The combination of different methods into a single, comprehensive prediction method infers thousands of protein functions for every species included in the analysis at varying, yet always high levels of precision and very good coverage.
虽然新测序的基因组和基因数量不断增加,但阐明它们的功能仍然是一项费力且耗时的任务。这导致了广泛的方法来预测蛋白质的功能。我们报告了一种新的方法,该方法基于蛋白质相互作用、同源性和不同物种中蛋白质网络的保守性信息的组合来预测功能。

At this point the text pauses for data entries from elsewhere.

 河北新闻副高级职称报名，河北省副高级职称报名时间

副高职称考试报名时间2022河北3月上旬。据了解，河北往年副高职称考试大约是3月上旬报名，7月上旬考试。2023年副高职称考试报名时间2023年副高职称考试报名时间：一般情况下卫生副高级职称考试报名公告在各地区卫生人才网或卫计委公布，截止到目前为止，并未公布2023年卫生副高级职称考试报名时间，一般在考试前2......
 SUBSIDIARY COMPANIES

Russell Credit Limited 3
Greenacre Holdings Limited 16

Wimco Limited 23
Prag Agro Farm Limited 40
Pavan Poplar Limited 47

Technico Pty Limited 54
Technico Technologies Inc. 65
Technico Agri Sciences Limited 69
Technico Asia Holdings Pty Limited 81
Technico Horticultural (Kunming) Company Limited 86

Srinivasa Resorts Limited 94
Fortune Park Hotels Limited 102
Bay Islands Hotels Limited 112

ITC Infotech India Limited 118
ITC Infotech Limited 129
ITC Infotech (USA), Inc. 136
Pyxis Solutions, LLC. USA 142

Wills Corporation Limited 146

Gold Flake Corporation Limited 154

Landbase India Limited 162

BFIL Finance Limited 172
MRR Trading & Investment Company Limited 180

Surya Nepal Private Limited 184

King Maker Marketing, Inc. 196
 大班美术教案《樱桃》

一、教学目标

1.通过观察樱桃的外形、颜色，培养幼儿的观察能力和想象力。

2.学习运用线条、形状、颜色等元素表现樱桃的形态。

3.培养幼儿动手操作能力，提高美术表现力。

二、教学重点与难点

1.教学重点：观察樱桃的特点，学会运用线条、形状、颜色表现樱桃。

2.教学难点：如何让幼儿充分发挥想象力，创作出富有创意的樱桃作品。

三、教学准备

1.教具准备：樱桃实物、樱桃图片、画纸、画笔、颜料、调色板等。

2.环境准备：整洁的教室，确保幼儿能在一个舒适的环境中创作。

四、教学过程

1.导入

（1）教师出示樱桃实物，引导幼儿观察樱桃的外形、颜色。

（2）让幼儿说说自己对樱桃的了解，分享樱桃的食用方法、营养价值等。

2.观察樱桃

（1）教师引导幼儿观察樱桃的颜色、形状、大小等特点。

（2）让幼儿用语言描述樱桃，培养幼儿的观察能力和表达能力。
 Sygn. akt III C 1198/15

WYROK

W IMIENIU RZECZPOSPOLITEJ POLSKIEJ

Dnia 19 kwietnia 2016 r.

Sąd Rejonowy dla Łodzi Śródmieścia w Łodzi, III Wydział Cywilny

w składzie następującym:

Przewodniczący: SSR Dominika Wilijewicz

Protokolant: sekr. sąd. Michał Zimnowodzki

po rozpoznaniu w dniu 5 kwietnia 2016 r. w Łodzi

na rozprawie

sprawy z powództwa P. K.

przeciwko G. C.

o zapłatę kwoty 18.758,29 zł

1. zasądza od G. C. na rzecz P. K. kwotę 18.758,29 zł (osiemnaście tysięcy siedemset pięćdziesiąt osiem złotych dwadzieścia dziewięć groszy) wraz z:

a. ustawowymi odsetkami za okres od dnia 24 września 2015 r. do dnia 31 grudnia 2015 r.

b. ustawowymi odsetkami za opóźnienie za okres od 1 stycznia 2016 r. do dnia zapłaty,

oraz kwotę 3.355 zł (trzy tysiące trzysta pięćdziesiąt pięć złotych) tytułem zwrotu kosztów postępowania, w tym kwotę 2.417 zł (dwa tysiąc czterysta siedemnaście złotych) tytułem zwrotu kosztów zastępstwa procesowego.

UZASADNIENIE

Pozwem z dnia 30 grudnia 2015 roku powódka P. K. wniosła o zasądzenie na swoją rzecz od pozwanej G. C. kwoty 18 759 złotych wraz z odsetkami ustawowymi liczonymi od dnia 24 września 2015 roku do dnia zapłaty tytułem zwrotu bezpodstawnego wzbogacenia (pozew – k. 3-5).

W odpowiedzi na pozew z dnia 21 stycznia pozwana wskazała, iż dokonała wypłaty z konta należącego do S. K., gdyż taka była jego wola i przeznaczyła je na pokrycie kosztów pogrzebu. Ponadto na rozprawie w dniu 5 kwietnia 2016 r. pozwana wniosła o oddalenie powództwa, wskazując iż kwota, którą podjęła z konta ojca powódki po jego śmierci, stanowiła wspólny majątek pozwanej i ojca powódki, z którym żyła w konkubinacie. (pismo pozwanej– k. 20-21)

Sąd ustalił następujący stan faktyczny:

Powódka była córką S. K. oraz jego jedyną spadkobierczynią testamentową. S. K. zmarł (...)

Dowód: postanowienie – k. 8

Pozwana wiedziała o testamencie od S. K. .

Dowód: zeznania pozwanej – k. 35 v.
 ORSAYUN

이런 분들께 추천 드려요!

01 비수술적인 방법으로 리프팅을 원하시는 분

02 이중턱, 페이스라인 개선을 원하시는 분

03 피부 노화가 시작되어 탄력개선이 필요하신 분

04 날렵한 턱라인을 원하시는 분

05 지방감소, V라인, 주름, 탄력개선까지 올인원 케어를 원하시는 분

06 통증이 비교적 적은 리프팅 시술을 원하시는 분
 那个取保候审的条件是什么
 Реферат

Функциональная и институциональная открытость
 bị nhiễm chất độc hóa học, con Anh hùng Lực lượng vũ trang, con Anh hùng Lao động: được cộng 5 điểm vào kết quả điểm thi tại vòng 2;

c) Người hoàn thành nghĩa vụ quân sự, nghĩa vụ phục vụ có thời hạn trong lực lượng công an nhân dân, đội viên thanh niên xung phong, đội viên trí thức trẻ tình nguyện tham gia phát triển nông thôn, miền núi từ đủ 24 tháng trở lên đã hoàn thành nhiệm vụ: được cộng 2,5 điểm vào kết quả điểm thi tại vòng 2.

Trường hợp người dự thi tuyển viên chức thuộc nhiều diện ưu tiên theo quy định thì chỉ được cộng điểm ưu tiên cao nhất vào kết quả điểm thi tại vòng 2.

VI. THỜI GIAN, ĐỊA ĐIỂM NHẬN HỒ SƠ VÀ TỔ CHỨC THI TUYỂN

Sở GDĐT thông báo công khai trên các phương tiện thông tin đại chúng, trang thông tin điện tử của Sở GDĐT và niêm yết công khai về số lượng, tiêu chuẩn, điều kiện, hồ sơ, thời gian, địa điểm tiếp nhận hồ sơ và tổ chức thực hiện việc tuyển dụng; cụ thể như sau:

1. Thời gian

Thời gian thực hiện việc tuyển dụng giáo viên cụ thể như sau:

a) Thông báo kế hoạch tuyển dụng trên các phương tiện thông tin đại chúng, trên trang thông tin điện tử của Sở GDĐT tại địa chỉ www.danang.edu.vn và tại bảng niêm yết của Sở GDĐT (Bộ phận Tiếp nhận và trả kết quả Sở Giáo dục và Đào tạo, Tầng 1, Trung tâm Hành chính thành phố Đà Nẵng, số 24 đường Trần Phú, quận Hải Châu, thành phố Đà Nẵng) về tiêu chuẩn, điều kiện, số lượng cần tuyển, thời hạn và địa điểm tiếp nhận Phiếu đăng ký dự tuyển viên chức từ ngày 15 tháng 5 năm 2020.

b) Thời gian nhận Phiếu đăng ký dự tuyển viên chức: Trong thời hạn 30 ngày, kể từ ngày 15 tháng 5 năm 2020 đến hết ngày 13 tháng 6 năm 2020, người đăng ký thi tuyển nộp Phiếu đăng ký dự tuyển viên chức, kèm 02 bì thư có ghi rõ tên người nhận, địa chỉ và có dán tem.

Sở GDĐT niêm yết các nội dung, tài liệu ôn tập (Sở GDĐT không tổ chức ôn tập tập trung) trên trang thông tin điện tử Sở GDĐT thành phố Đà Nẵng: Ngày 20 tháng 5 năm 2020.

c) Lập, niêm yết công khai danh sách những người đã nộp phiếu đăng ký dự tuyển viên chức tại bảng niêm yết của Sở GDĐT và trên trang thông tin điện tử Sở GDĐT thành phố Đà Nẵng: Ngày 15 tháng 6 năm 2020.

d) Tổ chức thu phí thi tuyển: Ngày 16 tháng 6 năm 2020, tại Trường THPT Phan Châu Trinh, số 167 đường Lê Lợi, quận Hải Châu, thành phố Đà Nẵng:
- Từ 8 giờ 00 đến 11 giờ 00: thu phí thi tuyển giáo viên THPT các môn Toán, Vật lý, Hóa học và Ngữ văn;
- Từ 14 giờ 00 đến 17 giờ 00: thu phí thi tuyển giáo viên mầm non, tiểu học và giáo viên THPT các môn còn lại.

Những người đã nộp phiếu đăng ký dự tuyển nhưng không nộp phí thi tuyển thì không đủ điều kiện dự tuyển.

我们表明,将这些独立证据来源聚合在一起,与基线和文献中报道的其他方法相比,会导致预测数量和质量的显著提高。例如,我们的方法为人类生成了超过 12000 个新的蛋白质功能,估计精度约为 76%,其中有 1973 个人类蛋白质的 7500 个新功能注释,这些蛋白质之前只有零个或只有一个功能注释。我们还在一组在结直肠癌中起重要作用的基因(MLH1、PMS2、EPHB4)上验证了我们的预测,根据文献中的证据,我们可以确认其中超过 73%的基因。
将不同的方法组合成一种单一的、综合的预测方法,可以在不同的、但始终保持高精度和非常好的覆盖度的水平上,为分析中包含的每一个物种推断出数千种蛋白质功能。